E così il Sinai è diventata la culla di gruppi jihadisti. Uno di questi è Abm, che ha rivendicato i principali attentati degli ultimi mesi. La novità è l’alleanza tra questi movimenti con giovani beduini e contrabbandieri. Agli occhi della popolazione locale, i jihadisti sembrano gli unici ad opporsi all’emarginazione delle popolazioni beduine. E così Abm ha strumentalizzato lo scontro tra esercito e islamisti della Fratellanza, aumentando a dismisura i suoi affiliati e proseliti.

Non stupisce neppure che l’attacco di ieri sia avvenuto proprio quando le manifestazioni di piazza avrebbero potuto lasciare lo spazio a maggiore tolleranza per i movimenti, rispolverando la solita e perversa alleanza tra forze dell’Intelligence militare e i jihadisti nel Sinai. Proprio lo scorso giovedì si sono riunite in piazza Talaat Harb centinaia di donne per ricordare la rivoluzionaria e poetessa egiziana Shaimaa el-Sabbagh, uccisa il 24 gennaio dalla polizia mentre portava una rosa per i martiri di piazza Tahrir.

Le attiviste tenevano tra le mani cartelli in cui il ministro dell’Interno Mohamed Ibrahim veniva definito «assassino» e i suoi uomini «criminali». Gli organizzatori hanno deciso di indire una manifestazione di sole donne per evitare infiltrazioni di uomini in borghese che avrebbero potuto sparare sulla folla.

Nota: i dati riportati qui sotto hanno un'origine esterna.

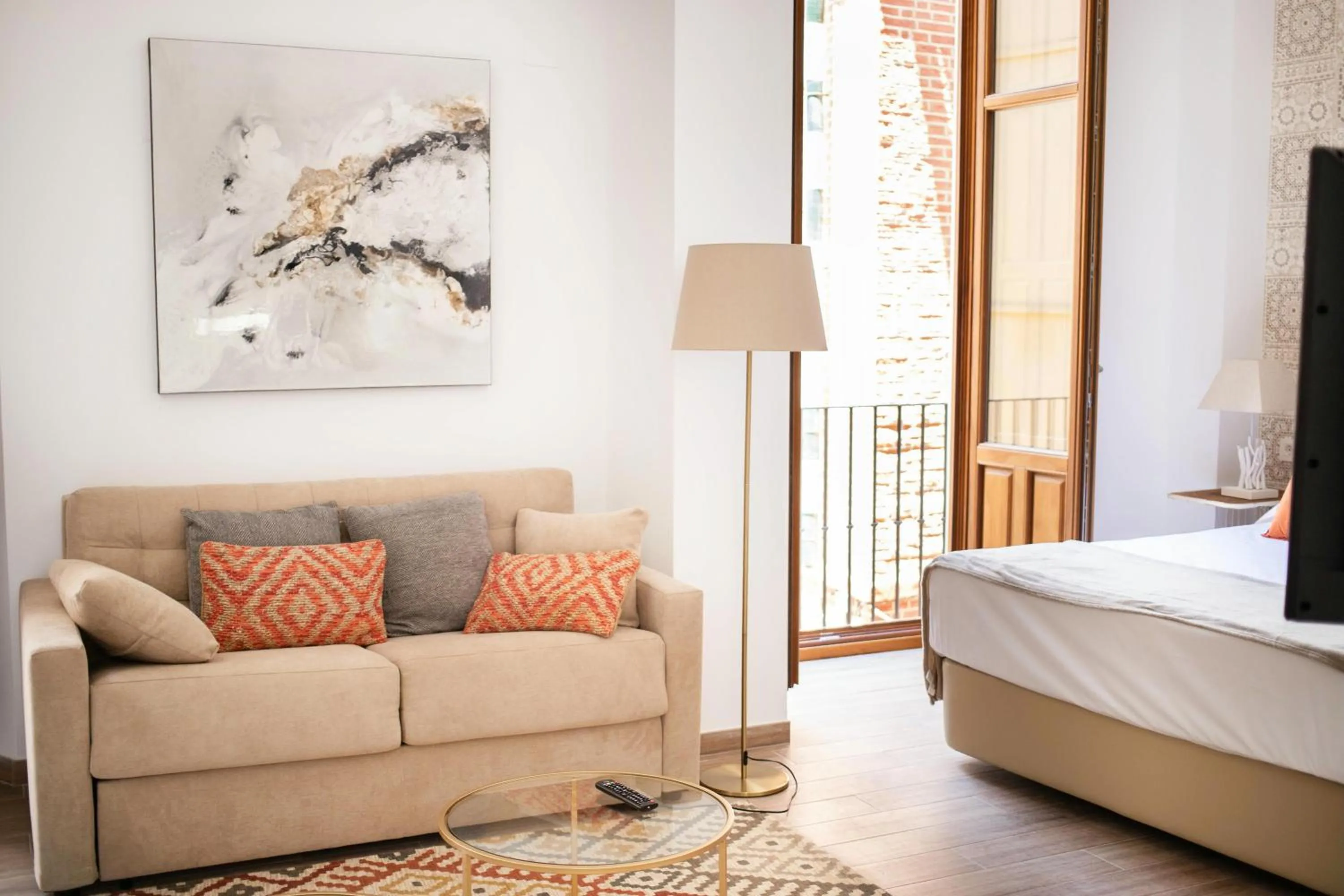 Living room, Bed in Feelathome Mártires Apartments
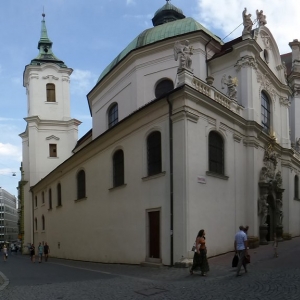 Brno: panofoto Loreto en St. Johanneskerk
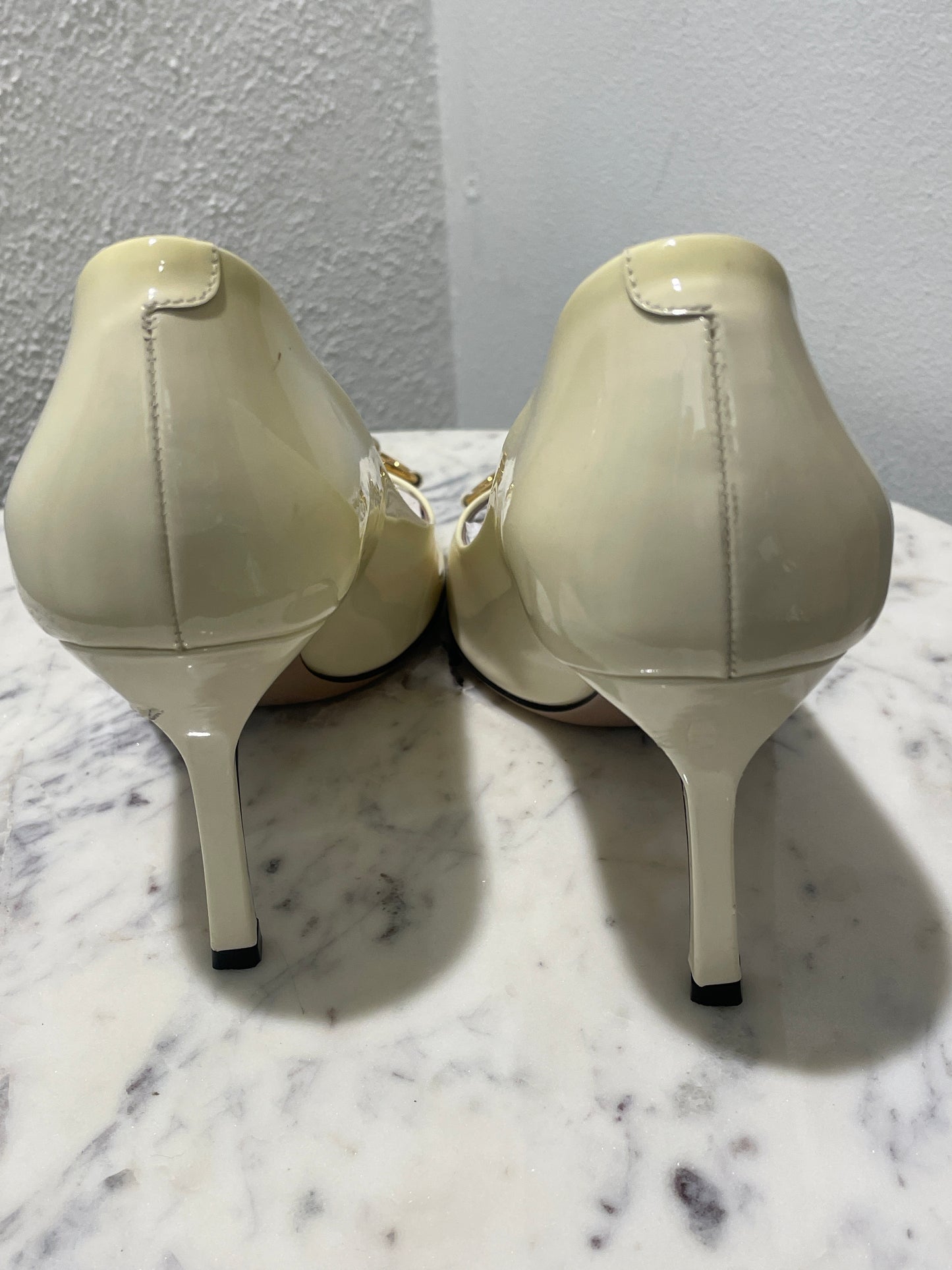 Gucci Off-White Patent Leather Horsebit Peep-Toe Pumps - 37,5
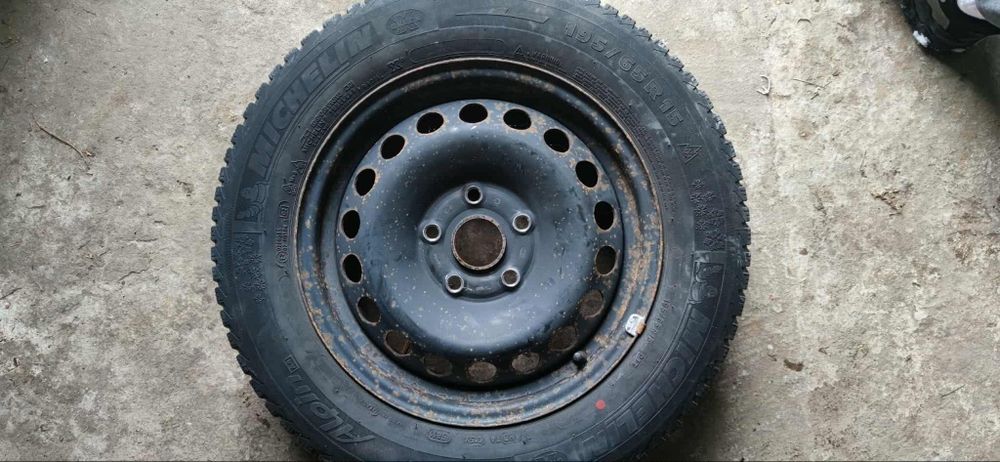 Felgi stalowe R15 z oponami Michelin – Golf V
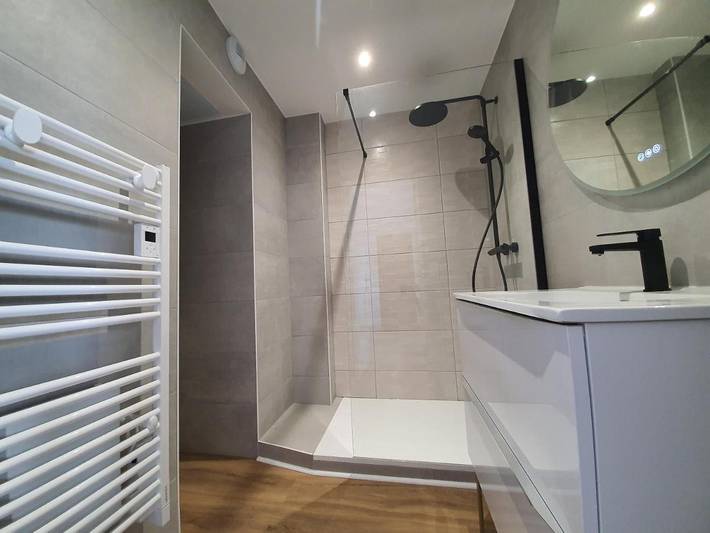 Gîte pour 7 personnes, avec balcon et vue à Saint-Martin-d'Hères - 4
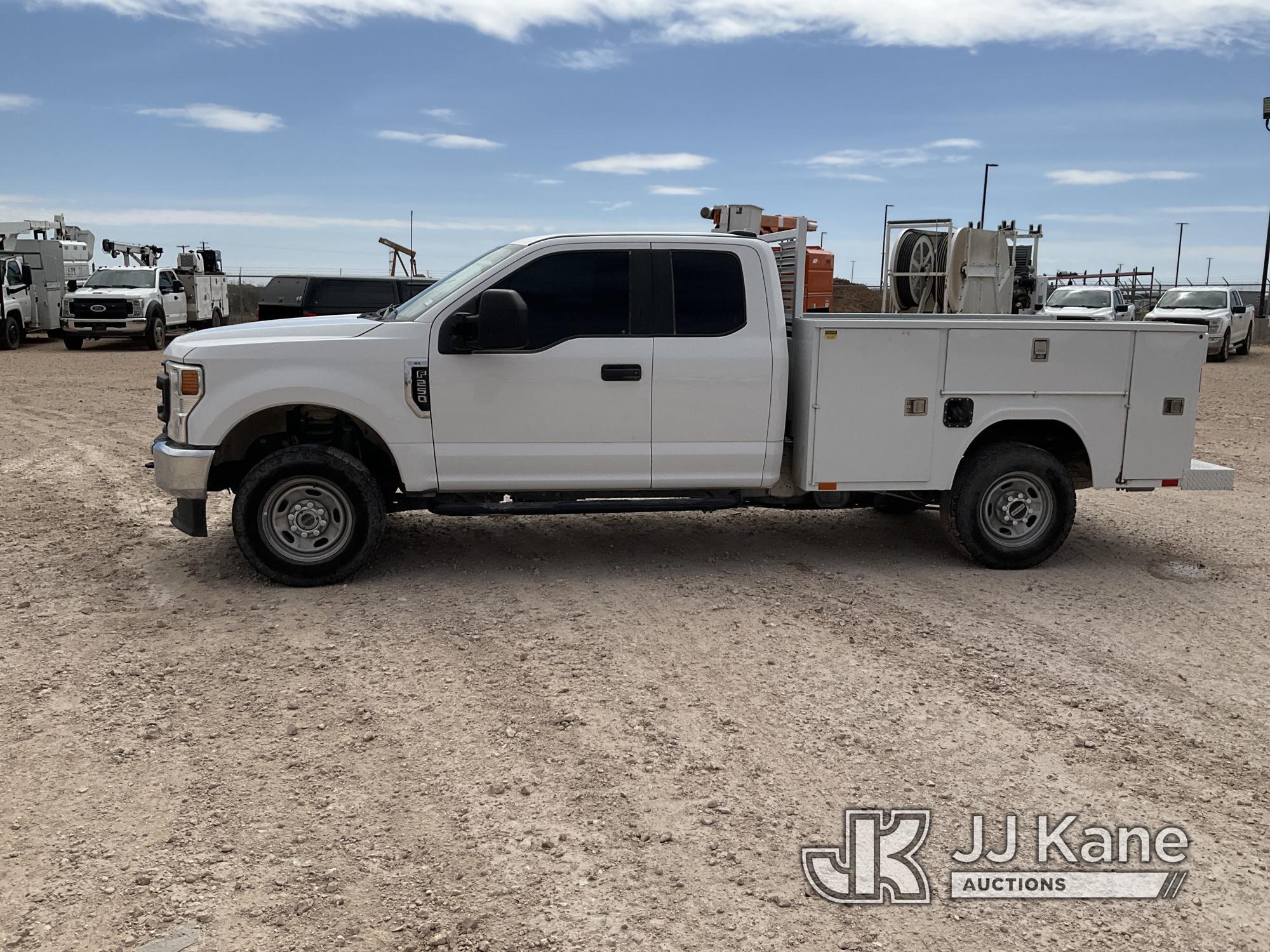 (Odessa, TX) 2021 Ford F250 4x4 Extended-Cab Service Truck Runs & Moves) (Cracked Windshield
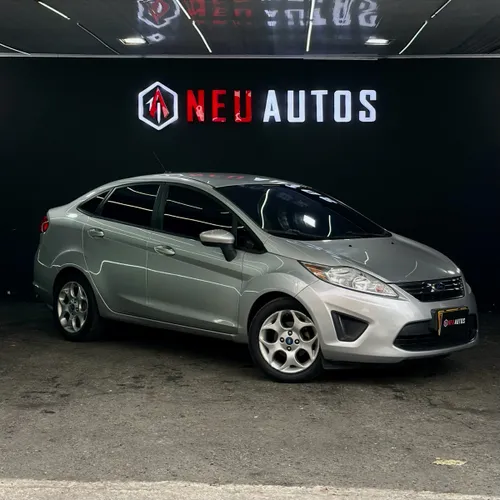 FORD FIESTA SE 2013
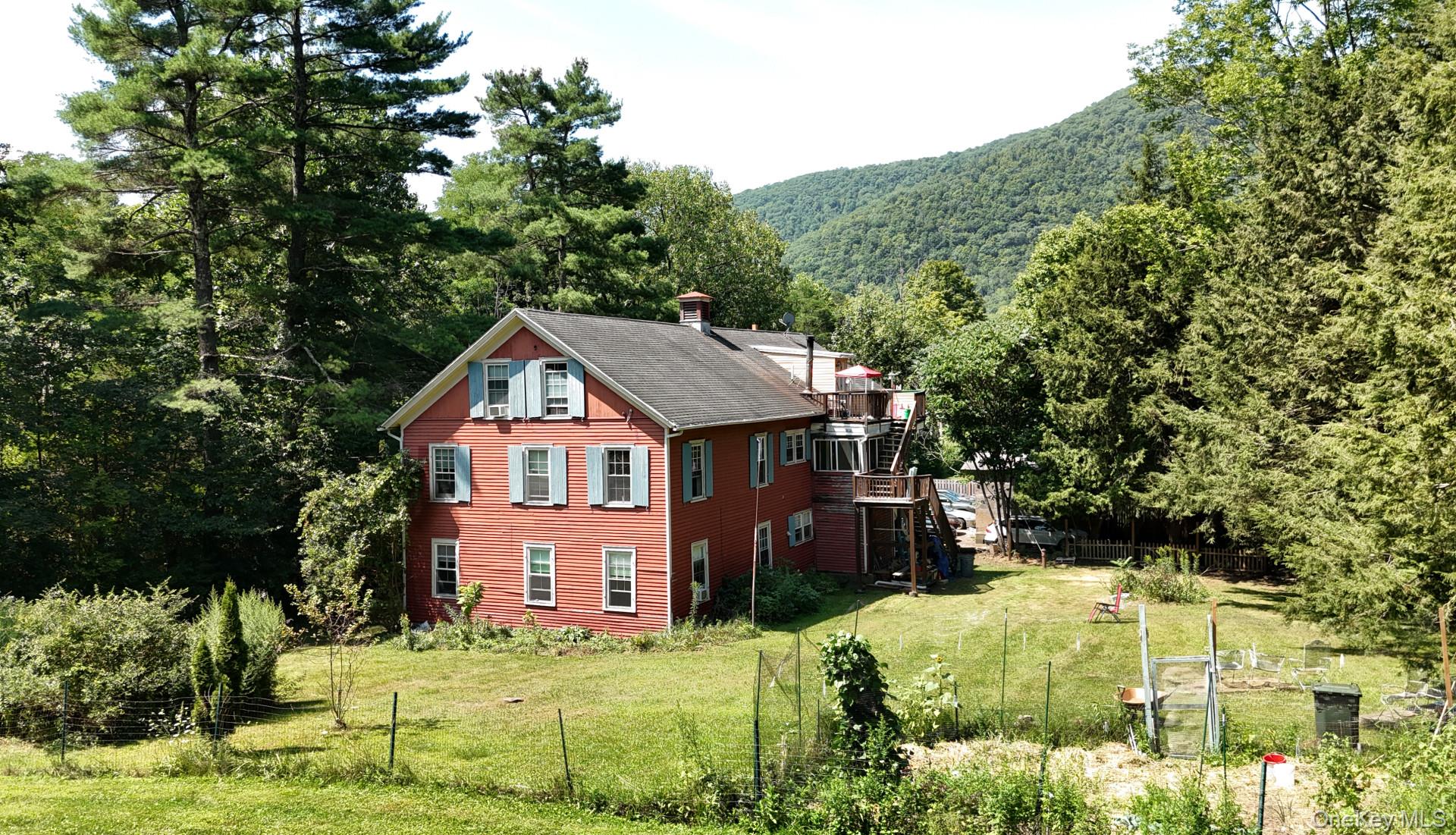 553 NY-214, Chichester, NY 12416, USA property photo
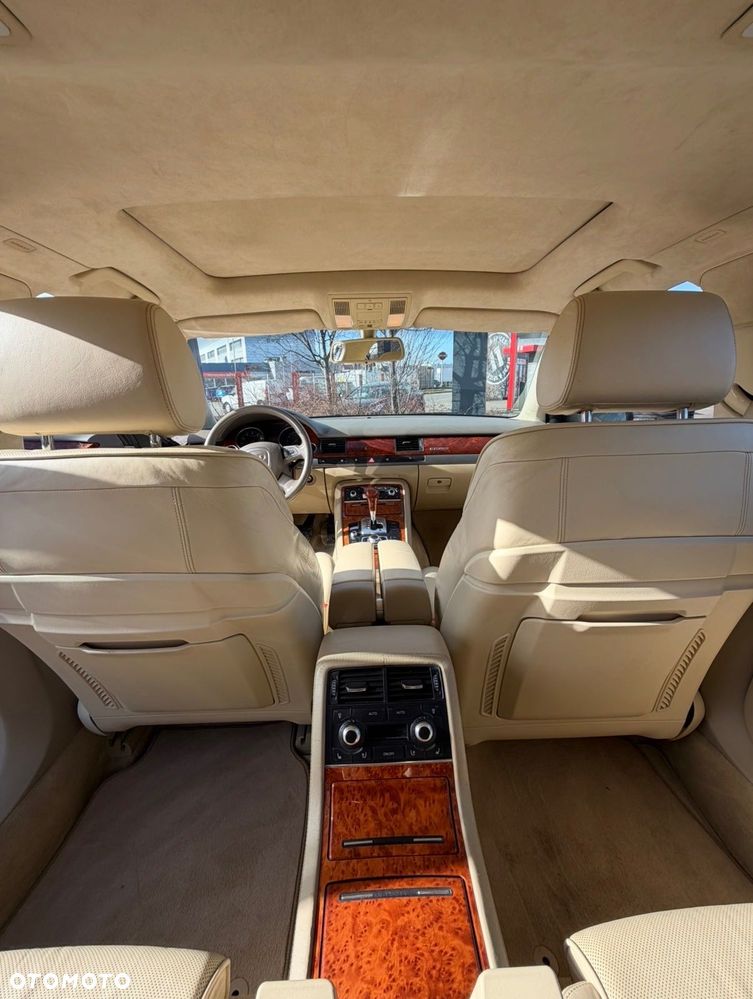 Audi A8 - 5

L’attacco a Shaimaa ha provocato le rare critiche contro il ministero dell’Interno del giornalista Sayed el-Naggar sul quotidiano filo-governativo al-Ahram: «I proiettili – ha scritto – non erano il metodo di Shaimaa, ma è stata uccisa a sangue freddo dalla stessa persona che ha ucciso i martiri che lei stava andando a onorare, da chi ha infuocato i cuori e seminato il vento della violenza». Ma el-Naggar ha richiamato anche le responsabilità di al-Sisi. «Siamo tutti responsabili di vendicare la morte di Shaimaa, primo fra tutti il presidente eletto che ha l’incarico di proteggere le vite della popolazione almeno contro gli abusi di potere», ha scritto il giornalista.

La sinistra egiziana e in particolare l’Alleanza popolare socialista hanno annunciato che boicotteranno le elezioni parlamentari di marzo. Shaimaa è stata seppellita nel cimitero di Alessandria d’Egitto a pochi metri dalla tomba dell’altro simbolo delle proteste del 2011 Khaled Said, anche lui ucciso brutalmente dalla polizia.